Problem A. Which candidates does the article on the political science student election survey name? List every one.
Problem B. Can you extend the article on the political science student election survey, picking up after its last sentence?

Early Analyses from Political Science Student Survey

Early Analyses from Political Science Student Survey

By Erik Kjer, News Editor; POL 2001, Contributors Originally published in Issue 5, Volume 33 of The University Register on November 6, 2020

As you’ve probably heard by now, 2020 is an election year and that means Political Science students have conducted their regular voter survey. Although COVID-19 has dramatically changed how students are voting and how the survey is conducted, the students were still able to poll students online. The survey was available between October 15 and October 24 and collected data from approximately 28% of the student body. University of Minnesota students expressed overwhelming support for Democratic challengers Joe Biden and Kamala Harris over the incumbents Donald Trump and Mike Pence, and strongly preferred DFL candidates over their GOP challengers in the Senate and House races. Although students are continuing to analyze the data, they have assembled some early analyses that they have shared with the University Register.

Students favor Joe Biden (81.1%) over incumbent Donald Trump (14.3%). In the Senate race Democratic incumbent Tina Smith had a 76.2% lead over Republican candidate Jason Lewis (16.1%). In the MN 7th House of Representatives district, Democrat Colin Peterson is the student body’s favorite (69.8%) over republican Michelle Fischbach (15.5%).

Students also reported high levels of engagement in regards to the presidential election, though far less interest in the Senate, House and Minnesota’s legislative races.

Due to the impact of COVID-19 on Minnesota and the Morris Campus, students surveyed were asked if the virus had impacted their voting plans. Most students (55%) responded that the coronavirus had not impacted how they planned to vote, but nearly 61% of students also stated they would be voting via an absentee ballot. The coronavirus pandemic and the existing political environment have also generated significant concerns about the integrity of our electoral systems. The survey sought to explore how students felt about this uncertainty and asked students if they were concerned that votes be tampered with or otherwise be in such dispute that their rightful impact on the election may not properly resolve. Most students reported the COVID-19 situation caused a significant degree of concern with some 62.3% of students reporting they were “extremely” or “moderately” concerned that the votes in other states would not be fully counted.

Data extracts.
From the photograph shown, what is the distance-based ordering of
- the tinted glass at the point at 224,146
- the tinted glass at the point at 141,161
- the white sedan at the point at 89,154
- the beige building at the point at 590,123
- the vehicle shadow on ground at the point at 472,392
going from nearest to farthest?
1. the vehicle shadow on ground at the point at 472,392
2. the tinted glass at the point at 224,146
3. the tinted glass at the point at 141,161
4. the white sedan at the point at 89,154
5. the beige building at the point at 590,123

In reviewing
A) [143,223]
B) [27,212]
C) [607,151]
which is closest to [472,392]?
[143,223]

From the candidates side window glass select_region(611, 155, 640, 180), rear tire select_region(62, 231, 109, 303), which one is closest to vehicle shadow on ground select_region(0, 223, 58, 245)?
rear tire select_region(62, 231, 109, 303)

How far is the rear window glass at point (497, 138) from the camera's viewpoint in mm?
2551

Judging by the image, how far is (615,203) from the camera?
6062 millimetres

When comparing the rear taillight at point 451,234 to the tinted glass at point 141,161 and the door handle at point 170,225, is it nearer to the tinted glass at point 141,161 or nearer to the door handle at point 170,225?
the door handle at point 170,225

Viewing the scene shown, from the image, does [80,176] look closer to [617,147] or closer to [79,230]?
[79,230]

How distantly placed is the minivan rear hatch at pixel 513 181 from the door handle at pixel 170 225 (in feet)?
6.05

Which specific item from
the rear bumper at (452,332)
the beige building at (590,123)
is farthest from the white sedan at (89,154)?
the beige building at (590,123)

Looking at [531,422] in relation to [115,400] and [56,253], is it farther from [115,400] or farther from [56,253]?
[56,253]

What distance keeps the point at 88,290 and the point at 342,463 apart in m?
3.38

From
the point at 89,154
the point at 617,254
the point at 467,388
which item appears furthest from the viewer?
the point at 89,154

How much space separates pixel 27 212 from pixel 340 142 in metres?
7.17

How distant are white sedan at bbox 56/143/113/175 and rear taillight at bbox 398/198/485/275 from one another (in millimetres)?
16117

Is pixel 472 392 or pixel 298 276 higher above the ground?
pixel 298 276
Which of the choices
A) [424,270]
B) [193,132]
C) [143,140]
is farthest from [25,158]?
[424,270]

Task response A. Joe Biden, Kamala Harris, Donald Trump, Mike Pence, Tina Smith, Jason Lewis, Colin Peterson, Michelle Fischbach

Task response B.
Does this fear cross party lines, or was one party more fearful than the other? About 80% of those identifying as or leaning to the Democrats expressed a high level of concern, compared to 50% of Republican identifiers and 46% of Independents. 5.3% of Democrats said they were “Not Very Concerned” or “Not Concerned at All”, whereas Republicans had 33.4% of respondents saying the same. With President Trump’s rhetoric about mail-in ballots and all the fuss he’s made about “knowing the result on Election Night”, this may not be not surprising.

A final issue that has become increasingly prominent during this election cycle have been the widespread demonstrations calling for criminal justice reform or the abolition of restrictions implemented to stop the spread of COVID-19. The survey asked students about their protest activity. 97 students responded that they went to some kind of Black Lives Matter protest, while protest activity in regards to coronavirus restrictions was almost non-existent, with just 4 students stating they attended an “anti-mask or anti-shutdown” protest.

An analysis shows that about one-third of the BLM student protesters came from low income backgrounds, but the highest number of participating students came from high income backgrounds, with 42.5% of protest participants coming from wealthier families. This shows that the students who are most likely to attend a BLM protest come from low or high income backgrounds.

Students are continuing to analyze the data they received and the University Register will likely share more results in its next issue.